> _Aim_: Rewrite the data from the line containing "In relation to" through the line containing "the dark blazer at point (202, 109), the logo", switching "nearer" to "closer" and leaving everything else unchanged. Reproduce only those lines.

> _Information shown_:
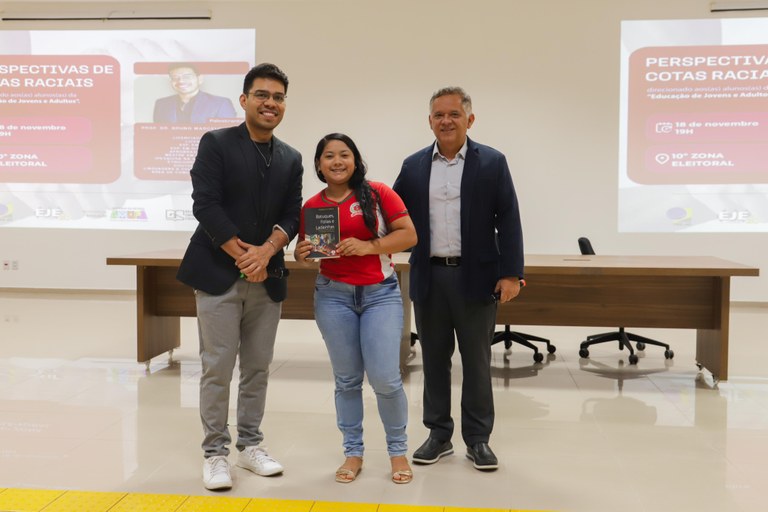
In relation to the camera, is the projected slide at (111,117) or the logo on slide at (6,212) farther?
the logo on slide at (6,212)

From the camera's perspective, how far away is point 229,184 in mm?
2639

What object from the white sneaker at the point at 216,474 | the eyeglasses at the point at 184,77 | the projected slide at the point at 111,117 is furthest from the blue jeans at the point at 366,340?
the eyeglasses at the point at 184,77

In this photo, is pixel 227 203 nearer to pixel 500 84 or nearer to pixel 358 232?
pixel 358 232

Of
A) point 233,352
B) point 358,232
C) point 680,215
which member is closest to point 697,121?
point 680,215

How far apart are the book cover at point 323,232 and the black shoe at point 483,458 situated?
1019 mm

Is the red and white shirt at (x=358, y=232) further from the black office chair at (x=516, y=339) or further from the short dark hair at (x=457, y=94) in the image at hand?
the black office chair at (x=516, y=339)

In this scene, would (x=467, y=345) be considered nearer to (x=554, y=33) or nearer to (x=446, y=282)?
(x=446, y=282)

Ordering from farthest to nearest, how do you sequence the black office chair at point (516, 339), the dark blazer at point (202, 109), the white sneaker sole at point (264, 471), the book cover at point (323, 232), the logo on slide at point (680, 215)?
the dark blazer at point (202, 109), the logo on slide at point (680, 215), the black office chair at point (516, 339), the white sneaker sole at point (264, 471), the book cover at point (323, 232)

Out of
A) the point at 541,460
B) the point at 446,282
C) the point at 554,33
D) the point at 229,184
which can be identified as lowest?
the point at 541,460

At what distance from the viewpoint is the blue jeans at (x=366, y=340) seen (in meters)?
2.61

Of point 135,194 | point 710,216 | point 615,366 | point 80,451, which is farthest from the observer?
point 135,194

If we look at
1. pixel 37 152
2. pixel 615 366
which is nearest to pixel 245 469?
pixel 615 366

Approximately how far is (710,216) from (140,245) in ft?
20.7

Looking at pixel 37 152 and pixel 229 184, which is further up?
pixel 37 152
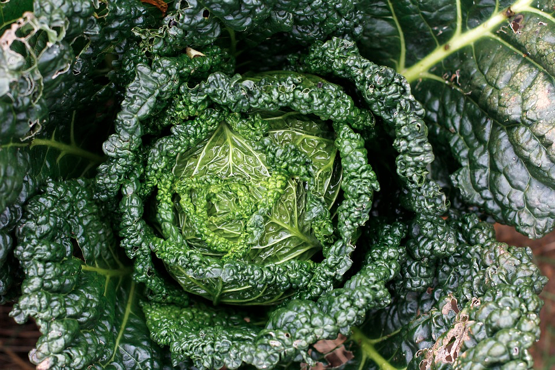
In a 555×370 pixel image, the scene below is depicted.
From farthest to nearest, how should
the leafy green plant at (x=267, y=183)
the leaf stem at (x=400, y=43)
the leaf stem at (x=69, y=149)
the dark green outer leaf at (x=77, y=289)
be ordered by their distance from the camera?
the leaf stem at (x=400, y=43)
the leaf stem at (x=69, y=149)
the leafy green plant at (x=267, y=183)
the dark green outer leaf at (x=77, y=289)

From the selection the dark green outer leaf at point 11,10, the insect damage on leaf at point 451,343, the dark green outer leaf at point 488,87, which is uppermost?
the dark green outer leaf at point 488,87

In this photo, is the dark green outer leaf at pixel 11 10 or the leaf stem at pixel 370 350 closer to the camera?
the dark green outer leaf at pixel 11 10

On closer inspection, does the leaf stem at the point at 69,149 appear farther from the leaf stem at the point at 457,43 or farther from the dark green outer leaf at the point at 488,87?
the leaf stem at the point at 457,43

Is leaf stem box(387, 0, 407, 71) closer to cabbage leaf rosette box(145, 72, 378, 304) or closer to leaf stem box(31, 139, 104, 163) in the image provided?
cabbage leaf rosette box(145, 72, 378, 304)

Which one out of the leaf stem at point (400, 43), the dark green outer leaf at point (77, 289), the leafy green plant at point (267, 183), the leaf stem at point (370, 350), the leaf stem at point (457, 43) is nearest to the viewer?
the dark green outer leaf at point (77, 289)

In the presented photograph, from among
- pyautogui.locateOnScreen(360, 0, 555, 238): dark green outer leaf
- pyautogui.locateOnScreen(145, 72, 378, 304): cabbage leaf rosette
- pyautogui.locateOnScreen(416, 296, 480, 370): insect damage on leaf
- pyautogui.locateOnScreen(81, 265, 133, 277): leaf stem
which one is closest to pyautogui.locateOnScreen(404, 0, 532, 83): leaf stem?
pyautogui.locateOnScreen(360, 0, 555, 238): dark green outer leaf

==

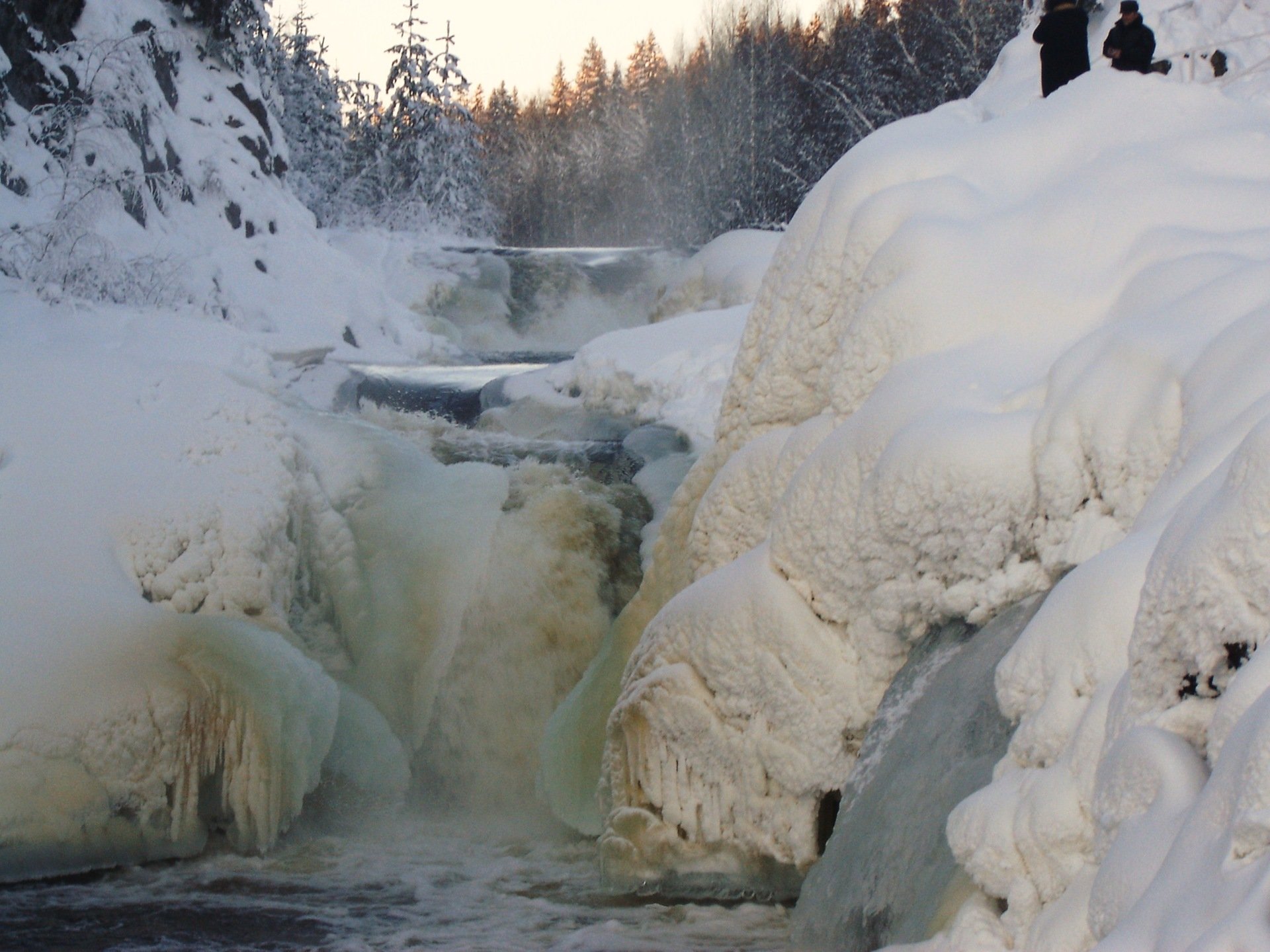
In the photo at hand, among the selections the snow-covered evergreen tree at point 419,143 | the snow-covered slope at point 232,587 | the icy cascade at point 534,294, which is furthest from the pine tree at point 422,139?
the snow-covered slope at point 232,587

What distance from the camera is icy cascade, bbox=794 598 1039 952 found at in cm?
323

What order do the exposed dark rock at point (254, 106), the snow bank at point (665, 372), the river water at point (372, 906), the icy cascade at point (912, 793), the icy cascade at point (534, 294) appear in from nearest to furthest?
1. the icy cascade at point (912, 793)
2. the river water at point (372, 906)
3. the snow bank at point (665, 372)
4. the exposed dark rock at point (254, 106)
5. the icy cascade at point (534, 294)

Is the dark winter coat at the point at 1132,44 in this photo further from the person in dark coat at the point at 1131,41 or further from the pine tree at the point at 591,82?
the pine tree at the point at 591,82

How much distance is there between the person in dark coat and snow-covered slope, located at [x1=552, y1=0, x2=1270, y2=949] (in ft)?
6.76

> _Expected answer_:
In relation to the camera, is the projected slide at (111,117) or the logo on slide at (6,212) farther?
the logo on slide at (6,212)

From the camera's perspective, how far away is point 229,184 in mm?
2639

What object from the white sneaker at the point at 216,474 | the eyeglasses at the point at 184,77 | the projected slide at the point at 111,117 is furthest from the blue jeans at the point at 366,340?
the eyeglasses at the point at 184,77

In this photo, is pixel 227 203 closer to pixel 500 84 or closer to pixel 358 232?
pixel 358 232

Of
A) point 233,352
B) point 358,232
C) point 680,215
which member is closest to point 697,121?
point 680,215

How far apart are the book cover at point 323,232 and the black shoe at point 483,458 situated?
1019 mm

Is the red and white shirt at (x=358, y=232) further from the black office chair at (x=516, y=339) or further from the short dark hair at (x=457, y=94) in the image at hand?
the black office chair at (x=516, y=339)

In this scene, would (x=467, y=345) be considered closer to (x=554, y=33) or closer to (x=446, y=282)?
(x=446, y=282)

Ordering from farthest to nearest, how do you sequence the black office chair at point (516, 339), the dark blazer at point (202, 109), the white sneaker sole at point (264, 471), the book cover at point (323, 232), the logo on slide at point (680, 215)?
the dark blazer at point (202, 109), the logo on slide at point (680, 215), the black office chair at point (516, 339), the white sneaker sole at point (264, 471), the book cover at point (323, 232)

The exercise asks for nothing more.